El juicio por el encubrimiento del atentado a la AMIA continuó  con su etapa de recepción de declaraciones testimoniales a empleados del Juzgado Federal 9, desde el cual el exjuez Juan José Galeano instruyó la causa, según las acusaciones, con serias irregularidades.

Los testimonios de Karina Auletta, Jimena Castro y Esther Guarignielo rondaron en torno a su trabajo en el Juzgado, la organización de las tareas para la investigación y las cámaras ocultas que por orden del juez grababan declaraciones.

Karina Auletta, quien trabajó desde 1995 y durante dos años como prosecretaria contratada, contó que supo que se instalaron cámaras secretas en los despachos y justificó su uso alegando que los videos les servían para luego analizar las declaraciones testimoniales o indagatorias “porque no todos participaban”. “Veíamos el video y apuntábamos cuestiones de interés”, declaró.

A su vez, dijo que en la oficina no se habló ni se preguntó acerca del contenido del video que años después se hizo público en el cual se ve al entonces juez negociando un pago con el imputado Carlos Telleldín para que éste cambie su declaración por una falsa.

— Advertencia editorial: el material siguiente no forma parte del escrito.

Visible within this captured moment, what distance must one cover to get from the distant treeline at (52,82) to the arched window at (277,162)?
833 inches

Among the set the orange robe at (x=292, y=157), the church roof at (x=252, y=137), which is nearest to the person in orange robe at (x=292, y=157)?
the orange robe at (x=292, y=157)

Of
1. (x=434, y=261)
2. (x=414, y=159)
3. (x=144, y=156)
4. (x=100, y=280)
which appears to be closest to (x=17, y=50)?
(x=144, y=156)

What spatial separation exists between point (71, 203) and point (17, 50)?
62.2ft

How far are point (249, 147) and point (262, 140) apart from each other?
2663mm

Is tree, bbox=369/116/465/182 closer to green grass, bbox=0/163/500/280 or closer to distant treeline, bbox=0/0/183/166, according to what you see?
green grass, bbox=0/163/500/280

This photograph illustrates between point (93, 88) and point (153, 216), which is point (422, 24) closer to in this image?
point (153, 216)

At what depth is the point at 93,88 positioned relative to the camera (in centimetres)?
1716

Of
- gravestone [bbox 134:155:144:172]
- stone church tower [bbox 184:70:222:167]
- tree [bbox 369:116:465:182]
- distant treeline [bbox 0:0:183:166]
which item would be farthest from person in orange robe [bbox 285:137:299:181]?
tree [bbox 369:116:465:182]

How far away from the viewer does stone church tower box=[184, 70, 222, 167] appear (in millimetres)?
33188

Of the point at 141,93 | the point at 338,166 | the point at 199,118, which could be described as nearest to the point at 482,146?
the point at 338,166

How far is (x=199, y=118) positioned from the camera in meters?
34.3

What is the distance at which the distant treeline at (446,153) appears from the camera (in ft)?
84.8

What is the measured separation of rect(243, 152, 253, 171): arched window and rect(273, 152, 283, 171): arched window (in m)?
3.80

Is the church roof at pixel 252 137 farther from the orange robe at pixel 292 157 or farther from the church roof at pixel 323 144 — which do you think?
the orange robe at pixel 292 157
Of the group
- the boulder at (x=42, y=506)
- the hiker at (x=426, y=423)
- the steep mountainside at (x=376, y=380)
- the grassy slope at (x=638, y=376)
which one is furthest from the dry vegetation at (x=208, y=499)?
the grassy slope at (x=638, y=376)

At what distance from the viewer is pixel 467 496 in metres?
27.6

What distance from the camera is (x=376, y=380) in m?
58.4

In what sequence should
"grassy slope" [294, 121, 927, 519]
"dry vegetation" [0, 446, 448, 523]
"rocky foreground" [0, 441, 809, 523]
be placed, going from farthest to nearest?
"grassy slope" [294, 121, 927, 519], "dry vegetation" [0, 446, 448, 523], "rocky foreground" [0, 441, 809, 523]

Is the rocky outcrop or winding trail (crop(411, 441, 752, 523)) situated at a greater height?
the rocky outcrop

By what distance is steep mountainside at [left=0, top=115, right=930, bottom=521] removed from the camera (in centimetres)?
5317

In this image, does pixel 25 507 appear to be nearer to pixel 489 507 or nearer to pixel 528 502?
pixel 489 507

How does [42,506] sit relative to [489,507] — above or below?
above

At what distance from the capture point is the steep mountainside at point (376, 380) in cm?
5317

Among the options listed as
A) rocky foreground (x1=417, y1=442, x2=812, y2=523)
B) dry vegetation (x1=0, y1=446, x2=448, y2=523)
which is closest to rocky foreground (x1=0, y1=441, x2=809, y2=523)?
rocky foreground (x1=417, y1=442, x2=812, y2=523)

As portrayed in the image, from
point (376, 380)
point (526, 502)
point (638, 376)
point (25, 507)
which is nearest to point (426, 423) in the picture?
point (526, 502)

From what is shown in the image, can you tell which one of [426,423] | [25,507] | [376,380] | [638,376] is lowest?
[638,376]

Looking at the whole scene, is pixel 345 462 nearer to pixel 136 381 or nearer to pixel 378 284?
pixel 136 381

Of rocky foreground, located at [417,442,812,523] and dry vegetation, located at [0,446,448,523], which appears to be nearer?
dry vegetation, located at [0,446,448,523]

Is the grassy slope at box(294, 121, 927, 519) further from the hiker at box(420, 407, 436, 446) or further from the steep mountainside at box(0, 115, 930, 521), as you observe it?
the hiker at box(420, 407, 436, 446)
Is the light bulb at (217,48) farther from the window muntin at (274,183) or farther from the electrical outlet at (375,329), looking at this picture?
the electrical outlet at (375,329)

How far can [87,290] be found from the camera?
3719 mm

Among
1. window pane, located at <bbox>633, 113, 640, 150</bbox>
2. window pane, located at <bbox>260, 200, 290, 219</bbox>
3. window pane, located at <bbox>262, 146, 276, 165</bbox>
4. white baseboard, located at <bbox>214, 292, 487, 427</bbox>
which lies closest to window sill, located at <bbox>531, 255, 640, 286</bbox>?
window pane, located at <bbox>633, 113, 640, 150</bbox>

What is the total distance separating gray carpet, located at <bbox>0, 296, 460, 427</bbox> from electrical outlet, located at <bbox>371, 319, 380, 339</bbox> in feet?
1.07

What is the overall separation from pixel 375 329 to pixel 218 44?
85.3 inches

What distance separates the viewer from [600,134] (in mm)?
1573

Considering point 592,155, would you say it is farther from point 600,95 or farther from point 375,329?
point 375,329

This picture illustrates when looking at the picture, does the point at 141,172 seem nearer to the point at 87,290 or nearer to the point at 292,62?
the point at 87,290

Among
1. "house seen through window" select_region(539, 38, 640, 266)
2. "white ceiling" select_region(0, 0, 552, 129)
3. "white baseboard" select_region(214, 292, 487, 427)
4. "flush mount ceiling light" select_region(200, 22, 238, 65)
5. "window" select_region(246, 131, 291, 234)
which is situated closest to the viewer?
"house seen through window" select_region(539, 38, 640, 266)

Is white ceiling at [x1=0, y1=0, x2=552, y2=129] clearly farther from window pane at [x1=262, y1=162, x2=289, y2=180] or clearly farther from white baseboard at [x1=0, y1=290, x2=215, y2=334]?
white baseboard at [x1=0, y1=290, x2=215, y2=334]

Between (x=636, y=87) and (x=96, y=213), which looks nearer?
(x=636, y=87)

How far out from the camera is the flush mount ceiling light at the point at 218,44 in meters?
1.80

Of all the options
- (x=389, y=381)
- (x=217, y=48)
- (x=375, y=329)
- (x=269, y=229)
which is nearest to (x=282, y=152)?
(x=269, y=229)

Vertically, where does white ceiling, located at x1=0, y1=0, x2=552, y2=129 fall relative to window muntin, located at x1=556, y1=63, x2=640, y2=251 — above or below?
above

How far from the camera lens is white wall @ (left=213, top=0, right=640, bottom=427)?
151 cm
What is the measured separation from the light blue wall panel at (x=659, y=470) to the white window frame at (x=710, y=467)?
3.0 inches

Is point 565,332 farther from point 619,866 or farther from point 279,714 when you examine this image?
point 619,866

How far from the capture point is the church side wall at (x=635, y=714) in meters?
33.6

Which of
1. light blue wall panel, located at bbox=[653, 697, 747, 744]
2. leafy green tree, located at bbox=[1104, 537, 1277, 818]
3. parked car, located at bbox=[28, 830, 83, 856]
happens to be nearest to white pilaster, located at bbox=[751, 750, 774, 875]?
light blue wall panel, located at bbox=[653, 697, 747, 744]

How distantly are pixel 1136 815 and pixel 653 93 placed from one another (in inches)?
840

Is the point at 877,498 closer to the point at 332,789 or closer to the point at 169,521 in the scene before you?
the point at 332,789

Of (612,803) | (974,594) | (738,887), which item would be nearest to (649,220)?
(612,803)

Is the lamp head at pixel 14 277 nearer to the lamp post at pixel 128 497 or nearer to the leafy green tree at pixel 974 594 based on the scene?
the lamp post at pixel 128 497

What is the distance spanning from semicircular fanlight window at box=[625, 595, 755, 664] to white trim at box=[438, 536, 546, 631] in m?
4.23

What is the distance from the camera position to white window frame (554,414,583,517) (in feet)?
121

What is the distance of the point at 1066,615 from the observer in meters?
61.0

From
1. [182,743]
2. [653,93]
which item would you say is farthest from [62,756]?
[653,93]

Ese video, contó, había sido robado de la caja fuerte del Juzgado razón por la cual citaron a los empleados para interrogarlos sobre el robo. “Nos sorprendimos por la sustracción del video pero sobre el contenido no hablamos”, contestó a uno de los abogados querellantes que la interrogaba acerca de la negociación inusual que aparece en la grabación.

Por otro lado y ante una pregunta de la defensa del imputado Galeano, Auletta dijo que las jornadas laborales eran muy extensas y que incluso trabajaban fines de semana. “Teníamos pocos recursos. Hasta usábamos nuestras propias computadoras”, aclaró.

Al de Auletta le siguió el breve testimonio de Jimena Castro, quien ingresó al Juzgado a fines de 1994 con un cargo menor en la secretaría 17 (a cargo de Susana Spina) y permaneció hasta el año 2000 como escribiente.

Desde su lugar, dijo, revisaba legajos, recibía y certificaba efectos de allanamientos y realizaba pedidos a compañías de telefonía para que enviaran información sobre llamados de quienes estaban siendo investigados.

Sobre el robo del video de la negociación entre Galeano y Telleldín, recordó, en línea con Auletta, que el entonces juez convocó al personal para avisar que, de forma extorsiva, le habían presentado en un papel de regalo el mismo video que había sido robado de la caja fuerte. “Me causó sorpresa porque desconocía hasta que había cámaras”, contó y agregó que le preocupaba la situación ya que todos estaban sospechados por el hecho.

La tercer testigo, Esther Guarignielo, fue la encargada de desarrollar un programa informático que identificara entrecruzamientos de llamados a partir de los datos que enviaban las compañías telefónicas. En un principio, contó, colaboraba con la causa desde su puesto en el área de sistemas de la Policía Federal pero al jubilarse, en 1998, continuó trabajando directamente como prosecretaria en el Juzgado.

Al igual que las testigos que la precedieron, Guarignielo se limitó a decir que sus tareas eran “muy técnicas” evitando así hablar del trabajo de quienes están imputados o de las conversaciones que se mantenían en la cotidianeidad de la oficina sobre las diversas irregularidades que fueron surgiendo, como es el caso del video sobre el pago a Telleldín, una de las pruebas más importantes de la causa encubrimiento.